Sabir Durrani says he offers prayers almost every day at a mosque in the central Pakistani city of Multan. He says that often a dozen or more men are in attendance - none of them wearing protective face masks.
Durrani, 52, is among thousands of devout Muslims flouting Pakistan government orders issued late last month banning religious congregations of five or more people to stem the spread of the coronavirus. The disease has so far infected more than 5,300 people and killed 93 in the world's second-most populous Muslim country.
"Our prayer leader told us that the virus can't infect us the way it does Western people," Durrani told Reuters. "He said we wash our hands and we wash our face five times a day before we say our prayers, and the infidels don't, so we need not worry. God is with us."
The Islamic lobby holds immense clout in Pakistan, a country of over 200 million people. Religious parties have not been successful in electoral politics but they are able to whip up large, often violent, crowds on matters pertaining to religion, such as in support of the country's harsh blasphemy law.
"Religion and prayers are an emotional issue for many people in Pakistan, and the government has to be sensitive to that," Mirza Shahzad Akbar, a special assistant to Prime Minister Imran Khan, told Reuters.
Coronavirus in Pakistan
More than 60% of the coronavirus cases in Pakistan have so far been linked to Muslims returning from pilgrimages in the Middle East and followers of the Tablighi Jamaat, an orthodox proselytizing group.
But the worry is of a big spike coming from the congregational prayers held in mosques, especially on Fridays, the Islamic sabbath. The numbers in attendance at prayers are likely to increase with the onset of the holy month of Ramadan within two weeks, and authorities are struggling to cope.
While the Council of Islamic Ideology, a body that advises the government on religious issues, has called on clerics and the public to cooperate with government measures, several priests and local leaders have opposed the ban.
A prominent leader of a religious party told a crowd of hundreds of people gathered for a funeral last week that government orders to limit congregations were unacceptable.
"If you do this, we will be forced to think that mosques are being deserted on America's instructions," Mufti Kafayatullah told the crowd. "We're ready to give our lives, but not ready to desert our mosques."
In Karachi, Pakistan's largest city, police were attacked for a second straight week as they attempted to halt prayers at a mosque last Friday. A policewoman was injured in the clashes, and in the previous week, police fired shots in the air to quell an angry mob.
In other cities, police seem to be turning a blind eye to some mosque gatherings.
Last Friday, one of the top Twitter trends in Pakistan was "Muslims, the mosque is calling you".

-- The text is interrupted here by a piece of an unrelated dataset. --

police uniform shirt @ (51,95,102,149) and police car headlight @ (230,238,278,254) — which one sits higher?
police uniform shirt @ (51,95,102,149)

In the capital, Islamabad, hundreds gathered on Friday without any hindrance at one of the city's largest mosques, located just two miles (three km) from the seat of Pakistan's government, including parliament and the prime minister's secretariat.
On March 27, authorities filed 88 cases against mosque administrations in Karachi and arrested 38 people for defying restrictions on Friday congregations, but charges were dropped a day later, and the people were released.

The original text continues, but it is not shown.